- **TEKS YANG DISEDIAKAN**:
──────────
Salat Arbain di Masjid Nabawi Saat Haji: Apa Itu dan Kenapa Istimewa?

Table of Contents

Masjid Nabawi Madinah

Bulan Dzulhijjah semakin dekat, dan jutaan umat Muslim bersiap menunaikan ibadah haji ke Tanah Suci. Biasanya, jemaah dari Indonesia dibagi dalam dua gelombang keberangkatan. Ada yang langsung menuju Kota Madinah terlebih dahulu, dan ada juga yang langsung ke Makkah.

Bagi jemaah yang berangkat lebih awal dan masuk gelombang pertama, mereka punya kesempatan istimewa untuk ‘bertamu’ ke Kota Madinah sebelum memulai rangkaian ibadah haji di Makkah. Di Madinah, jemaah bisa berziarah ke makam Rasulullah Muhammad SAW serta para sahabat yang dimakamkan di Jannatul Baqi’.

Selain berziarah, salah satu tujuan utama jemaah haji datang ke Madinah adalah untuk meraih keutamaan melaksanakan Salat Arbain di Masjid Nabawi. Mungkin istilah ini sudah tidak asing lagi di telinga sebagian jemaah haji.

Apa Itu Salat Arbain di Masjid Nabawi?

Menurut panduan dari Kementerian Agama (Kemenag) melalui Tuntunan Manasik Haji dan Umrah, Salat Arbain merujuk pada pelaksanaan salat fardu berjamaah sebanyak 40 waktu di dalam Masjid Nabawi, Madinah. Istilah “Arbain” sendiri berasal dari bahasa Arab yang berarti angka 40.

Jadi, Salat Arbain secara istilah dalam konteks ini adalah ibadah salat fardu yang dilakukan selama 40 waktu salat berturut-turut. Ini setara dengan salat lima waktu selama kurang lebih delapan hari penuh di Masjid Nabawi. Syarat penting lainnya adalah dilakukan secara berjamaah dan usahakan untuk tidak ketinggalan takbiratul ihram bersama imam.

Melaksanakan 40 waktu salat berjamaah tanpa terputus di salah satu masjid paling mulia ini tentu membutuhkan disiplin dan tekad yang kuat. Namun, keutamaan yang dijanjikan membuat banyak jemaah berusaha keras untuk menyempurnakannya.

Kenapa Salat Arbain Istimewa? Memahami Keutamaannya

Salat Arbain menjadi istimewa karena ada hadis Nabi Muhammad SAW yang menyebutkan keutamaan bagi mereka yang melaksanakannya. Hadis ini sering menjadi motivasi utama bagi jemaah haji atau umrah untuk tinggal di Madinah dan menyempurnakan 40 waktu salat di Masjid Nabawi.

Hadis yang populer mengenai Salat Arbain diriwayatkan oleh Anas bin Malik, di mana Nabi Muhammad SAW bersabda:

Arab:
مَنْ صَلَّى فِي مَسْجِدِي أَرْبَعِينَ صَلَاةً، لَا تَفُوتُهُ صَلَاةٌ، كُتِبَتْ لَهُ بَرَاءَةٌ مِنَ النَّارِ، وَنَجَاةٌ مِنَ الْعَذَابِ، وَبَرِئَ مِنَ النِّفَاقِ

Transliterasi:
Man shalla fii masjidi arba’ina shalatan, laa tafuutuhu shalatun, kutibat lahu baraa’atun minan naari, wa najaatun minal ‘adzabi, wa bari’a minan nifaaqi.
──────────
- **DATA YANG DITAMPILKAN**:
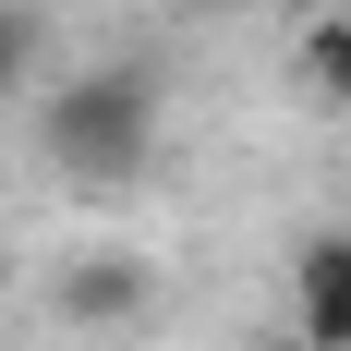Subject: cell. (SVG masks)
<instances>
[{
	"mask_svg": "<svg viewBox=\"0 0 351 351\" xmlns=\"http://www.w3.org/2000/svg\"><path fill=\"white\" fill-rule=\"evenodd\" d=\"M158 121H170L158 61H85V73L49 85L36 145H49V170H61L73 194H121V182H145V158H158Z\"/></svg>",
	"mask_w": 351,
	"mask_h": 351,
	"instance_id": "cell-1",
	"label": "cell"
},
{
	"mask_svg": "<svg viewBox=\"0 0 351 351\" xmlns=\"http://www.w3.org/2000/svg\"><path fill=\"white\" fill-rule=\"evenodd\" d=\"M145 303H158V267H145L134 243H85V254L61 267V327H85V339L145 327Z\"/></svg>",
	"mask_w": 351,
	"mask_h": 351,
	"instance_id": "cell-2",
	"label": "cell"
},
{
	"mask_svg": "<svg viewBox=\"0 0 351 351\" xmlns=\"http://www.w3.org/2000/svg\"><path fill=\"white\" fill-rule=\"evenodd\" d=\"M291 351H351V230H315L291 267Z\"/></svg>",
	"mask_w": 351,
	"mask_h": 351,
	"instance_id": "cell-3",
	"label": "cell"
},
{
	"mask_svg": "<svg viewBox=\"0 0 351 351\" xmlns=\"http://www.w3.org/2000/svg\"><path fill=\"white\" fill-rule=\"evenodd\" d=\"M291 85H303L315 109H351V0H339V12H315V25L291 36Z\"/></svg>",
	"mask_w": 351,
	"mask_h": 351,
	"instance_id": "cell-4",
	"label": "cell"
},
{
	"mask_svg": "<svg viewBox=\"0 0 351 351\" xmlns=\"http://www.w3.org/2000/svg\"><path fill=\"white\" fill-rule=\"evenodd\" d=\"M25 61H36V25H25V12H12V0H0V97L25 85Z\"/></svg>",
	"mask_w": 351,
	"mask_h": 351,
	"instance_id": "cell-5",
	"label": "cell"
}]
</instances>
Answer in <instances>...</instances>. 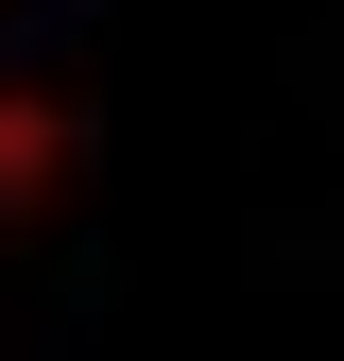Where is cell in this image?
Masks as SVG:
<instances>
[{
	"mask_svg": "<svg viewBox=\"0 0 344 361\" xmlns=\"http://www.w3.org/2000/svg\"><path fill=\"white\" fill-rule=\"evenodd\" d=\"M52 155H69V121H52V104H0V207L52 190Z\"/></svg>",
	"mask_w": 344,
	"mask_h": 361,
	"instance_id": "1",
	"label": "cell"
}]
</instances>
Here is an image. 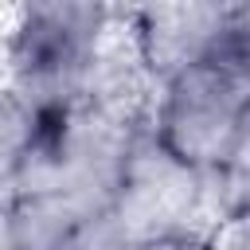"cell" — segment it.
<instances>
[{
  "instance_id": "cell-5",
  "label": "cell",
  "mask_w": 250,
  "mask_h": 250,
  "mask_svg": "<svg viewBox=\"0 0 250 250\" xmlns=\"http://www.w3.org/2000/svg\"><path fill=\"white\" fill-rule=\"evenodd\" d=\"M219 184H223L230 223L246 219V207H250V109H246V121L238 129V141H234V152H230L227 168H219Z\"/></svg>"
},
{
  "instance_id": "cell-4",
  "label": "cell",
  "mask_w": 250,
  "mask_h": 250,
  "mask_svg": "<svg viewBox=\"0 0 250 250\" xmlns=\"http://www.w3.org/2000/svg\"><path fill=\"white\" fill-rule=\"evenodd\" d=\"M35 137V109L0 74V195H12Z\"/></svg>"
},
{
  "instance_id": "cell-2",
  "label": "cell",
  "mask_w": 250,
  "mask_h": 250,
  "mask_svg": "<svg viewBox=\"0 0 250 250\" xmlns=\"http://www.w3.org/2000/svg\"><path fill=\"white\" fill-rule=\"evenodd\" d=\"M250 109V59L195 62L148 98V137L188 168H227Z\"/></svg>"
},
{
  "instance_id": "cell-6",
  "label": "cell",
  "mask_w": 250,
  "mask_h": 250,
  "mask_svg": "<svg viewBox=\"0 0 250 250\" xmlns=\"http://www.w3.org/2000/svg\"><path fill=\"white\" fill-rule=\"evenodd\" d=\"M59 250H141V246H133L121 234V227L113 223V211H109V215L94 219L90 227H82L74 238H66Z\"/></svg>"
},
{
  "instance_id": "cell-9",
  "label": "cell",
  "mask_w": 250,
  "mask_h": 250,
  "mask_svg": "<svg viewBox=\"0 0 250 250\" xmlns=\"http://www.w3.org/2000/svg\"><path fill=\"white\" fill-rule=\"evenodd\" d=\"M246 219H250V207H246Z\"/></svg>"
},
{
  "instance_id": "cell-7",
  "label": "cell",
  "mask_w": 250,
  "mask_h": 250,
  "mask_svg": "<svg viewBox=\"0 0 250 250\" xmlns=\"http://www.w3.org/2000/svg\"><path fill=\"white\" fill-rule=\"evenodd\" d=\"M203 250H250V219H234V223L219 227Z\"/></svg>"
},
{
  "instance_id": "cell-8",
  "label": "cell",
  "mask_w": 250,
  "mask_h": 250,
  "mask_svg": "<svg viewBox=\"0 0 250 250\" xmlns=\"http://www.w3.org/2000/svg\"><path fill=\"white\" fill-rule=\"evenodd\" d=\"M0 250H16V238H12V203H8V195H0Z\"/></svg>"
},
{
  "instance_id": "cell-1",
  "label": "cell",
  "mask_w": 250,
  "mask_h": 250,
  "mask_svg": "<svg viewBox=\"0 0 250 250\" xmlns=\"http://www.w3.org/2000/svg\"><path fill=\"white\" fill-rule=\"evenodd\" d=\"M117 0H16L0 74L31 109L82 98L117 51Z\"/></svg>"
},
{
  "instance_id": "cell-3",
  "label": "cell",
  "mask_w": 250,
  "mask_h": 250,
  "mask_svg": "<svg viewBox=\"0 0 250 250\" xmlns=\"http://www.w3.org/2000/svg\"><path fill=\"white\" fill-rule=\"evenodd\" d=\"M137 70L148 86L215 59H250V0H129Z\"/></svg>"
}]
</instances>
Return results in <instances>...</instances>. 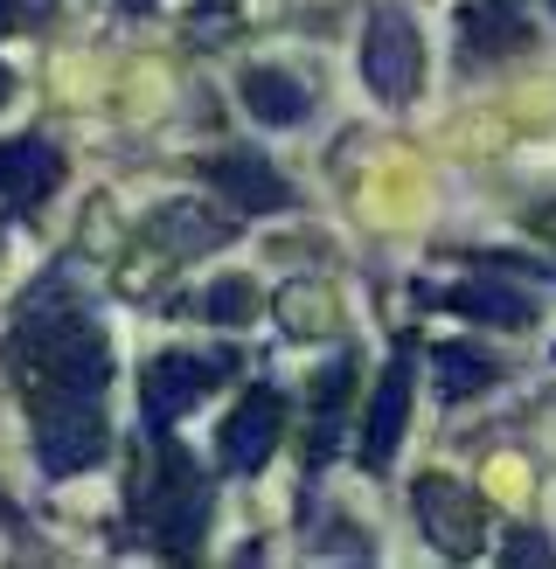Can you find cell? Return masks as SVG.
<instances>
[{"label":"cell","instance_id":"1","mask_svg":"<svg viewBox=\"0 0 556 569\" xmlns=\"http://www.w3.org/2000/svg\"><path fill=\"white\" fill-rule=\"evenodd\" d=\"M14 382L36 396H105L111 389V340L98 333V320L83 306H70L63 292H36L21 306V327L8 340Z\"/></svg>","mask_w":556,"mask_h":569},{"label":"cell","instance_id":"2","mask_svg":"<svg viewBox=\"0 0 556 569\" xmlns=\"http://www.w3.org/2000/svg\"><path fill=\"white\" fill-rule=\"evenodd\" d=\"M105 410H98V396H42L36 403V459L49 479H70L83 466H98L105 459Z\"/></svg>","mask_w":556,"mask_h":569},{"label":"cell","instance_id":"3","mask_svg":"<svg viewBox=\"0 0 556 569\" xmlns=\"http://www.w3.org/2000/svg\"><path fill=\"white\" fill-rule=\"evenodd\" d=\"M147 515H153V535H167L175 549H195V535L209 521V487L195 479L188 451L167 445V431H153V472H147Z\"/></svg>","mask_w":556,"mask_h":569},{"label":"cell","instance_id":"4","mask_svg":"<svg viewBox=\"0 0 556 569\" xmlns=\"http://www.w3.org/2000/svg\"><path fill=\"white\" fill-rule=\"evenodd\" d=\"M237 376V355H153L147 368V389H139V403H147V431H167L195 396L230 382Z\"/></svg>","mask_w":556,"mask_h":569},{"label":"cell","instance_id":"5","mask_svg":"<svg viewBox=\"0 0 556 569\" xmlns=\"http://www.w3.org/2000/svg\"><path fill=\"white\" fill-rule=\"evenodd\" d=\"M417 70H425V56H417V28L404 8H376L369 14V36H361V77H369V91L404 104L417 91Z\"/></svg>","mask_w":556,"mask_h":569},{"label":"cell","instance_id":"6","mask_svg":"<svg viewBox=\"0 0 556 569\" xmlns=\"http://www.w3.org/2000/svg\"><path fill=\"white\" fill-rule=\"evenodd\" d=\"M278 438H286V396L278 389H244V403L230 410V423H222V466L230 472H258Z\"/></svg>","mask_w":556,"mask_h":569},{"label":"cell","instance_id":"7","mask_svg":"<svg viewBox=\"0 0 556 569\" xmlns=\"http://www.w3.org/2000/svg\"><path fill=\"white\" fill-rule=\"evenodd\" d=\"M202 174H209V188L222 194V202L244 209V216L292 209V181L278 174L271 160H258V153H216V160H202Z\"/></svg>","mask_w":556,"mask_h":569},{"label":"cell","instance_id":"8","mask_svg":"<svg viewBox=\"0 0 556 569\" xmlns=\"http://www.w3.org/2000/svg\"><path fill=\"white\" fill-rule=\"evenodd\" d=\"M417 521H425V535L445 549V556H473L480 549V500H473L459 479H417Z\"/></svg>","mask_w":556,"mask_h":569},{"label":"cell","instance_id":"9","mask_svg":"<svg viewBox=\"0 0 556 569\" xmlns=\"http://www.w3.org/2000/svg\"><path fill=\"white\" fill-rule=\"evenodd\" d=\"M56 181H63V153L49 147V139H8L0 147V202H14L21 216H36Z\"/></svg>","mask_w":556,"mask_h":569},{"label":"cell","instance_id":"10","mask_svg":"<svg viewBox=\"0 0 556 569\" xmlns=\"http://www.w3.org/2000/svg\"><path fill=\"white\" fill-rule=\"evenodd\" d=\"M404 417H410V361L397 355L383 368V382L369 396V431H361V466H389L404 445Z\"/></svg>","mask_w":556,"mask_h":569},{"label":"cell","instance_id":"11","mask_svg":"<svg viewBox=\"0 0 556 569\" xmlns=\"http://www.w3.org/2000/svg\"><path fill=\"white\" fill-rule=\"evenodd\" d=\"M237 91H244V111H250V119H265V126H299L306 111H314V98L299 91V77L271 70V63H250Z\"/></svg>","mask_w":556,"mask_h":569},{"label":"cell","instance_id":"12","mask_svg":"<svg viewBox=\"0 0 556 569\" xmlns=\"http://www.w3.org/2000/svg\"><path fill=\"white\" fill-rule=\"evenodd\" d=\"M153 237H160L167 258H202V250L230 243V222L209 216L202 202H167V209L153 216Z\"/></svg>","mask_w":556,"mask_h":569},{"label":"cell","instance_id":"13","mask_svg":"<svg viewBox=\"0 0 556 569\" xmlns=\"http://www.w3.org/2000/svg\"><path fill=\"white\" fill-rule=\"evenodd\" d=\"M445 306L466 312V320H480V327H508V333H522L528 320H536V306H528V299L515 292V284H494V278L453 284V292H445Z\"/></svg>","mask_w":556,"mask_h":569},{"label":"cell","instance_id":"14","mask_svg":"<svg viewBox=\"0 0 556 569\" xmlns=\"http://www.w3.org/2000/svg\"><path fill=\"white\" fill-rule=\"evenodd\" d=\"M431 368H438V396H445V403H466V396H480V389L500 382V368L480 348H466V340H445V348L431 355Z\"/></svg>","mask_w":556,"mask_h":569},{"label":"cell","instance_id":"15","mask_svg":"<svg viewBox=\"0 0 556 569\" xmlns=\"http://www.w3.org/2000/svg\"><path fill=\"white\" fill-rule=\"evenodd\" d=\"M466 36H473V56H487V49H522L528 42V21L515 0H480V8L466 14Z\"/></svg>","mask_w":556,"mask_h":569},{"label":"cell","instance_id":"16","mask_svg":"<svg viewBox=\"0 0 556 569\" xmlns=\"http://www.w3.org/2000/svg\"><path fill=\"white\" fill-rule=\"evenodd\" d=\"M195 306H202V320H216V327H244L250 312H258V292H250L244 278H216Z\"/></svg>","mask_w":556,"mask_h":569},{"label":"cell","instance_id":"17","mask_svg":"<svg viewBox=\"0 0 556 569\" xmlns=\"http://www.w3.org/2000/svg\"><path fill=\"white\" fill-rule=\"evenodd\" d=\"M278 312H286V333H327V292L320 284H286L278 292Z\"/></svg>","mask_w":556,"mask_h":569},{"label":"cell","instance_id":"18","mask_svg":"<svg viewBox=\"0 0 556 569\" xmlns=\"http://www.w3.org/2000/svg\"><path fill=\"white\" fill-rule=\"evenodd\" d=\"M500 562H549V542H536V535H515V542L500 549Z\"/></svg>","mask_w":556,"mask_h":569},{"label":"cell","instance_id":"19","mask_svg":"<svg viewBox=\"0 0 556 569\" xmlns=\"http://www.w3.org/2000/svg\"><path fill=\"white\" fill-rule=\"evenodd\" d=\"M14 14H21V0H0V28H14Z\"/></svg>","mask_w":556,"mask_h":569},{"label":"cell","instance_id":"20","mask_svg":"<svg viewBox=\"0 0 556 569\" xmlns=\"http://www.w3.org/2000/svg\"><path fill=\"white\" fill-rule=\"evenodd\" d=\"M0 521H14V500L8 493H0Z\"/></svg>","mask_w":556,"mask_h":569},{"label":"cell","instance_id":"21","mask_svg":"<svg viewBox=\"0 0 556 569\" xmlns=\"http://www.w3.org/2000/svg\"><path fill=\"white\" fill-rule=\"evenodd\" d=\"M126 8H132V14H147V8H153V0H126Z\"/></svg>","mask_w":556,"mask_h":569},{"label":"cell","instance_id":"22","mask_svg":"<svg viewBox=\"0 0 556 569\" xmlns=\"http://www.w3.org/2000/svg\"><path fill=\"white\" fill-rule=\"evenodd\" d=\"M0 98H8V70H0Z\"/></svg>","mask_w":556,"mask_h":569},{"label":"cell","instance_id":"23","mask_svg":"<svg viewBox=\"0 0 556 569\" xmlns=\"http://www.w3.org/2000/svg\"><path fill=\"white\" fill-rule=\"evenodd\" d=\"M549 8H556V0H549Z\"/></svg>","mask_w":556,"mask_h":569}]
</instances>
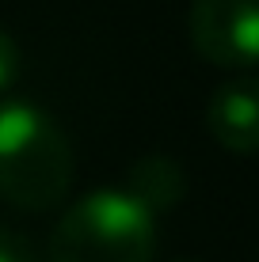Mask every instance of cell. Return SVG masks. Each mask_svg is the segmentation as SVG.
Here are the masks:
<instances>
[{
	"instance_id": "277c9868",
	"label": "cell",
	"mask_w": 259,
	"mask_h": 262,
	"mask_svg": "<svg viewBox=\"0 0 259 262\" xmlns=\"http://www.w3.org/2000/svg\"><path fill=\"white\" fill-rule=\"evenodd\" d=\"M206 129L225 152L259 156V80L236 76L206 103Z\"/></svg>"
},
{
	"instance_id": "7a4b0ae2",
	"label": "cell",
	"mask_w": 259,
	"mask_h": 262,
	"mask_svg": "<svg viewBox=\"0 0 259 262\" xmlns=\"http://www.w3.org/2000/svg\"><path fill=\"white\" fill-rule=\"evenodd\" d=\"M156 216L126 190H95L61 213L50 262H153Z\"/></svg>"
},
{
	"instance_id": "6da1fadb",
	"label": "cell",
	"mask_w": 259,
	"mask_h": 262,
	"mask_svg": "<svg viewBox=\"0 0 259 262\" xmlns=\"http://www.w3.org/2000/svg\"><path fill=\"white\" fill-rule=\"evenodd\" d=\"M73 144L46 111L0 106V198L23 213H50L73 186Z\"/></svg>"
},
{
	"instance_id": "8992f818",
	"label": "cell",
	"mask_w": 259,
	"mask_h": 262,
	"mask_svg": "<svg viewBox=\"0 0 259 262\" xmlns=\"http://www.w3.org/2000/svg\"><path fill=\"white\" fill-rule=\"evenodd\" d=\"M0 262H50V251L42 255L34 243H27L15 232H0Z\"/></svg>"
},
{
	"instance_id": "ba28073f",
	"label": "cell",
	"mask_w": 259,
	"mask_h": 262,
	"mask_svg": "<svg viewBox=\"0 0 259 262\" xmlns=\"http://www.w3.org/2000/svg\"><path fill=\"white\" fill-rule=\"evenodd\" d=\"M180 262H187V258H180Z\"/></svg>"
},
{
	"instance_id": "52a82bcc",
	"label": "cell",
	"mask_w": 259,
	"mask_h": 262,
	"mask_svg": "<svg viewBox=\"0 0 259 262\" xmlns=\"http://www.w3.org/2000/svg\"><path fill=\"white\" fill-rule=\"evenodd\" d=\"M15 76H19V46H15V38L0 27V92L12 88Z\"/></svg>"
},
{
	"instance_id": "3957f363",
	"label": "cell",
	"mask_w": 259,
	"mask_h": 262,
	"mask_svg": "<svg viewBox=\"0 0 259 262\" xmlns=\"http://www.w3.org/2000/svg\"><path fill=\"white\" fill-rule=\"evenodd\" d=\"M191 46L217 69L259 65V0H191Z\"/></svg>"
},
{
	"instance_id": "5b68a950",
	"label": "cell",
	"mask_w": 259,
	"mask_h": 262,
	"mask_svg": "<svg viewBox=\"0 0 259 262\" xmlns=\"http://www.w3.org/2000/svg\"><path fill=\"white\" fill-rule=\"evenodd\" d=\"M126 194L137 205H145L149 213H172L175 205H183L187 198V171L180 160L172 156H141L137 164L126 171Z\"/></svg>"
}]
</instances>
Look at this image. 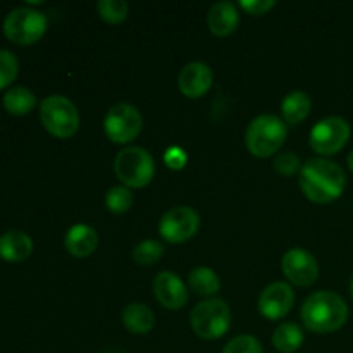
──────────
- **YANG PERLU DIKERJAKAN**:
• A. Sebutkan semua kota, masjid, dan tempat pemakaman yang disebut namanya dalam teks tentang Salat Arbain.
• B. Tuliskan lanjutan teks tentang Salat Arbain, dimulai tepat setelah kalimat terakhirnya.

- **HASIL YANG DIHARAPKAN**:
• A. Kota Madinah, Makkah, Masjid Nabawi, Jannatul Baqi’

• B.
Terjemahan:
“Barang siapa salat di masjidku (Masjid Nabawi) empat puluh salat tanpa ketinggalan sekalipun, dicatatkan baginya kebebasan dari neraka, keselamatan dari siksaan dan ia bebas dari kemunafikan.” (HR. Ahmad no. 12.583 dan ath-Thabrani dalam al-Ausath no. 5.444)

Hadis ini menjadi dasar mengapa banyak jemaah haji berusaha keras menyelesaikan Salat Arbain selama berada di Madinah. Keutamaan yang disebutkan dalam hadis tersebut sangatlah besar, meliputi tiga hal utama yang menjadi dambaan setiap Muslim.

Kebebasan dari Neraka

Keutamaan pertama yang disebutkan dalam hadis adalah dicatatnya kebebasan dari neraka. Ini adalah janji yang sangat agung. Neraka adalah tempat balasan bagi dosa-dosa dan kemaksiatan. Dengan melaksanakan Salat Arbain sesuai syaratnya, seorang hamba diharapkan mendapatkan baraa’atun minan naari, yaitu terbebas dari ancaman api neraka. Ini menunjukkan betapa besar nilai ibadah salat berjamaah di Masjid Nabawi ini di mata Allah SWT. Kebebasan ini bukan berarti seseorang menjadi maksum (terbebas dari dosa sama sekali), namun lebih kepada harapan mendapatkan rahmat dan ampunan Allah yang menyelamatkannya dari azab neraka di akhirat kelak.

Keselamatan dari Siksaan

Selain terbebas dari api neraka, hadis tersebut juga menyebutkan keselamatan dari siksaan (najaatun minal ‘adzabi). Siksaan di sini bisa diartikan secara umum, baik siksaan di dunia, di alam kubur, maupun di akhirat nanti. Salat yang dilakukan dengan khusyuk dan konsisten di tempat yang mulia seperti Masjid Nabawi diharapkan menjadi sebab datangnya perlindungan dan keselamatan dari berbagai bentuk siksaan yang mungkin menimpa seorang hamba akibat dosa-dosanya. Ini adalah keutamaan yang sangat diinginkan oleh setiap Mukmin yang senantiasa berharap akan rahmat dan perlindungan Allah.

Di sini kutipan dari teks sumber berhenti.